Kutipan Dokumen.
========================
Concern Building Of Education (2)

0
147

Pesan Edukasi “Laskar Pelangi”

“Bermimpilah, maka Tuhan akan memeluk mimpi-mimpimu,”

Menurut analisa semiotik penulis terhadap kisah “Laskar Pelangi”, didapat suatu pesan bahwa pendidikan adalah hak mutlak warga masyarakat. Dengan latar pedalaman daerah terpencil, mimpi besar seorang siswa dapat terwujud. Hal inilah yang mungkin menjadi ihwal menyikapi keterbatasan menjadi hal yang menggugah semangat belajar. Penulis lebih sepaham bila kita mengistilahkannya sebagai wishfull thingking, artinya bahwa geliat pendidikan nusantara nantinya berangkat dari pelosok daerah pedalaman yang dengan keterbatasannya dapat memaksimalkan cita.

Kemunculan kisah “Laskar Pelangi” juga dapat dikatakan sebagai kritik bagi pemerintah. Terutama masalah perhatiannya terhadap pembangunan pendidikan di daerah pelosok. Hal yang memancing perhatian publik adalah bahwa sebenarnya kisah “Laskar Pelangi” adalah potret sesungguhnya tentang sikap apatisme pemerintah dalam akses pemerataan dan kualitas pendidikan. Ada pesan edukasi dalam kisah tokoh tersebut, Seperti, Ikal selaku tokoh utama yang kental dengan cita dan mimpi, Lintang yang jenius, Mahar yang artistik, Ibu Muslimah (Cut Mini) yang begitu komitmen terhadap pendidikan, serta Pak Arfan yang begitu setia pada sekolah mereka. Penjaga moral yang tak pernah surut semangatnya mengurus sekolah yang hanya bermuridkan sepuluh orang, meski tanpa keuntungan sepeserpun. “Hiduplah untuk memberi sebanyak-banyaknya, bukan untuk menerima sebanyak-banyaknya,” demikian lelaki renta itu menyemangati Laskar Pelangi.

Hal yang menarik dari kisah ini yaitu tidak meninggalkan tema sentral pendidikan, sebagaimana dinarasikan oleh Andrea. Kisah Laskar Pelangi, memberikan inspirasi bagi penonton dan pembaca betapa pentingnya pendidikan. Sosok Lintang yang jenius adalah potret buram pendidikan kita. Kisah ini memahamkan kita kalau di negeri ini pendidikan masih seperti menara gading yang harus di nomor duakan demi menafkahi keluarga. Minggatnya Lintang dari sekolah mereka membuktikan bahwa untuk sekolah di negeri ini tidak cukup hanya dengan semangat dan kecerdasan otak, unsur materi masih menjadi syarat utama. Di usianya yang masih belia ia dipaksa menanggung beban hidup yang belum seharusnya ia pikul. Bekerja menafkahi keluarga dan meninggalkan bangku sekolah.
========================
Bahan.
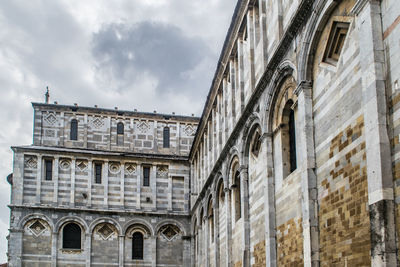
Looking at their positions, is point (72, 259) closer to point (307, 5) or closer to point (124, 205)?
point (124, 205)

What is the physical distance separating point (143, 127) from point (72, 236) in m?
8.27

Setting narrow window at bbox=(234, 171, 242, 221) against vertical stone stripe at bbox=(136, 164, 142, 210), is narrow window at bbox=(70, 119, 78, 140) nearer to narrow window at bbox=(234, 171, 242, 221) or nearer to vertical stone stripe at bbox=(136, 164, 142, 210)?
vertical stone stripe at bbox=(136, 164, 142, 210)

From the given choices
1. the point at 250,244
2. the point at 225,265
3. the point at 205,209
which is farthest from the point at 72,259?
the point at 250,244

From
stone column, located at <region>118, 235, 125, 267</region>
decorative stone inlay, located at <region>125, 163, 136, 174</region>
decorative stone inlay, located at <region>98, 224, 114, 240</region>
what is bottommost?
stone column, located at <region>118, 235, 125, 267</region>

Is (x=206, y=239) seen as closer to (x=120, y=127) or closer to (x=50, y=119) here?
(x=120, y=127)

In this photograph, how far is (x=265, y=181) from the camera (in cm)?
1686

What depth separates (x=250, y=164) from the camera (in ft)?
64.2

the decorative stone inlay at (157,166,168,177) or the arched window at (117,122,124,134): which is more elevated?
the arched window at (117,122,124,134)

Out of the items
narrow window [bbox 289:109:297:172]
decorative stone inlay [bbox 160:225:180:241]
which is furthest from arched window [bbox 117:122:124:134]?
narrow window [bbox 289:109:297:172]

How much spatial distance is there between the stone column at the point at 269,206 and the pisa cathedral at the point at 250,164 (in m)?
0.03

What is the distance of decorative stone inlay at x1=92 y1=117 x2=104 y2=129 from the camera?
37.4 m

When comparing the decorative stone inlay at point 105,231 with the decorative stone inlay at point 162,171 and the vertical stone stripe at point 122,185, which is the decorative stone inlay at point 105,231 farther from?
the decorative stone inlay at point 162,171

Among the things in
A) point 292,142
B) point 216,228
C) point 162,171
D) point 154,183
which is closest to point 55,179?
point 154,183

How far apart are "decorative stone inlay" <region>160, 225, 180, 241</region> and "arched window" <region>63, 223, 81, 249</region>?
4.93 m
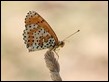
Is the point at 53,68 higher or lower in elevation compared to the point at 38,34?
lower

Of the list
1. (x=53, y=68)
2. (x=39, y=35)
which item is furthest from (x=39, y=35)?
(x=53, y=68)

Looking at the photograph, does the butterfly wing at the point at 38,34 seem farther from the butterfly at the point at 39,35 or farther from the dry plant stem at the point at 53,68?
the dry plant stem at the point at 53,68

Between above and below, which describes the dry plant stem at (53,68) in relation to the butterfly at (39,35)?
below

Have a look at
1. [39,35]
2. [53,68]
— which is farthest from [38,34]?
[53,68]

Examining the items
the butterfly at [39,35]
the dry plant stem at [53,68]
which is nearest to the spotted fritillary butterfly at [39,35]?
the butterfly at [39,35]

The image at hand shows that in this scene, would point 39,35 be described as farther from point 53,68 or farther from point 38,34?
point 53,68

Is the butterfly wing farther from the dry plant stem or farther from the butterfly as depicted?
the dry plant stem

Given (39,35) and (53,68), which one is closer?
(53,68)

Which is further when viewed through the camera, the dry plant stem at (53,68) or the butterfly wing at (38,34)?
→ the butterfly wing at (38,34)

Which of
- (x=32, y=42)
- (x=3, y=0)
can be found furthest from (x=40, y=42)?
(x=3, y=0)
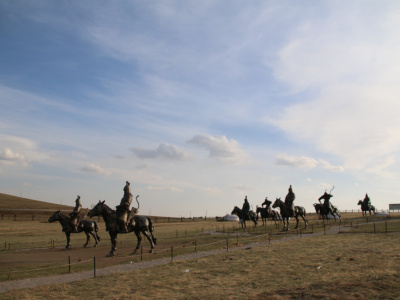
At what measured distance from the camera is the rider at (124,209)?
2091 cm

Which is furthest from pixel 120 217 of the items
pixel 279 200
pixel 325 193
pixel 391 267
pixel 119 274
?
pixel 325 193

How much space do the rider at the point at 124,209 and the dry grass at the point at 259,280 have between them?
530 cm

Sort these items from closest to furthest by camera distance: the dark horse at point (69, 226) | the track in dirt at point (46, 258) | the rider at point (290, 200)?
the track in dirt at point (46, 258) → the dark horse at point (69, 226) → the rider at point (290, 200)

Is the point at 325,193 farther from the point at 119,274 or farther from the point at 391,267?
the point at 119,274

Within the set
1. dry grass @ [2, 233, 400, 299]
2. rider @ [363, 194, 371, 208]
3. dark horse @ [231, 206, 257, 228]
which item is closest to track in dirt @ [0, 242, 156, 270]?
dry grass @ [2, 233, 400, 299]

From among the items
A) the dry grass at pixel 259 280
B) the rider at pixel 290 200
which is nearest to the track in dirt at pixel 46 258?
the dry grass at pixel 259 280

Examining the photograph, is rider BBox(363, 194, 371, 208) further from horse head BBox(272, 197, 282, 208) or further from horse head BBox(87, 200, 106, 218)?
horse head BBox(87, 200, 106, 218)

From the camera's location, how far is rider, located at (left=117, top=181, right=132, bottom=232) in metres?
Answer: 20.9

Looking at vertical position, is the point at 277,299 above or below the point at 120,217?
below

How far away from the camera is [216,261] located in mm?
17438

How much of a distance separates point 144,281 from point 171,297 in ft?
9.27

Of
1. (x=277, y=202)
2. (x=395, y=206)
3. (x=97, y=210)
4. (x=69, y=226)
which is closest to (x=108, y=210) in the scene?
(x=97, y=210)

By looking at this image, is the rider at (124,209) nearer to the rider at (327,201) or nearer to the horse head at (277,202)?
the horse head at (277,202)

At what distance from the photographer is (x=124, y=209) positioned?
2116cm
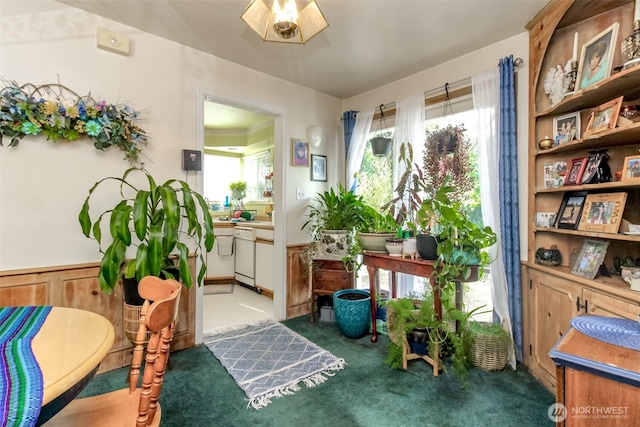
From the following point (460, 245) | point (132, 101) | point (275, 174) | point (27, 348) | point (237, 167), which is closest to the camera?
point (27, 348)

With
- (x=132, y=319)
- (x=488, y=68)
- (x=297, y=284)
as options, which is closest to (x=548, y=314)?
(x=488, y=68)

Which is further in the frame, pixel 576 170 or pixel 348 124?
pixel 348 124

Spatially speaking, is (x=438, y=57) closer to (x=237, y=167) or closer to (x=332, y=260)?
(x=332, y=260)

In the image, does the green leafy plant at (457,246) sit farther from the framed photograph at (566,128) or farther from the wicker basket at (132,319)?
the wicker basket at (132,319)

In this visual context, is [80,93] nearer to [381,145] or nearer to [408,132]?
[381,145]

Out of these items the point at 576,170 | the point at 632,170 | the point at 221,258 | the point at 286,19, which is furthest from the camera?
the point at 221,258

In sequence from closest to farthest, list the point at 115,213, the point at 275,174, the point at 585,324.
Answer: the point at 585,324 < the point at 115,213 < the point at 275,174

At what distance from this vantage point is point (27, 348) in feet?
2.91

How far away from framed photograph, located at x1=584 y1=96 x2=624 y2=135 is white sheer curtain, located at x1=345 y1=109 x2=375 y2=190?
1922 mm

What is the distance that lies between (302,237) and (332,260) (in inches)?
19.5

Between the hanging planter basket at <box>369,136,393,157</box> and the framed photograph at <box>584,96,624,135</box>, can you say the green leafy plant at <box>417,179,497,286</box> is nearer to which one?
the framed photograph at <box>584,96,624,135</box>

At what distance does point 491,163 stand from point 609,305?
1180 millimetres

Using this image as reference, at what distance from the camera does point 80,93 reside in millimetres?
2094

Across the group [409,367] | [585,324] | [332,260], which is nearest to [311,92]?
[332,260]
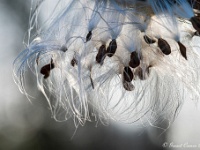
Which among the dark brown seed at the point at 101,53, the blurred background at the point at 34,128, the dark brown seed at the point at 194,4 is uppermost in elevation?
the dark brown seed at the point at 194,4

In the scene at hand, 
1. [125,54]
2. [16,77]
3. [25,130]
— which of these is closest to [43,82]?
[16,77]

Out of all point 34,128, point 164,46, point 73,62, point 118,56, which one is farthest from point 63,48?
========================
Tujuan Tugas.
**A.** Menurut kutipan dokumen tentang Laskar Pelangi, berapa murid yang dimiliki sekolah para tokoh?
**B.** Tulis ulang kata demi kata bagian kutipan dokumen tentang Laskar Pelangi, mulai dari "Menurut analisa semiotik" dan terus sampai "dapat memaksimalkan cita.".
**C.** Sebutkan semua tokoh yang disebut dalam kalimat kutipan dokumen tentang pesan edukasi dalam kisah Laskar Pelangi.

Hasil Tiap Tugas.
**A.** Sepuluh orang.

**B.**
Menurut analisa semiotik penulis terhadap kisah “Laskar Pelangi”, didapat suatu pesan bahwa pendidikan adalah hak mutlak warga masyarakat. Dengan latar pedalaman daerah terpencil, mimpi besar seorang siswa dapat terwujud. Hal inilah yang mungkin menjadi ihwal menyikapi keterbatasan menjadi hal yang menggugah semangat belajar. Penulis lebih sepaham bila kita mengistilahkannya sebagai wishfull thingking, artinya bahwa geliat pendidikan nusantara nantinya berangkat dari pelosok daerah pedalaman yang dengan keterbatasannya dapat memaksimalkan cita.

**C.** Ikal, Lintang, Mahar, Ibu Muslimah, Pak Arfan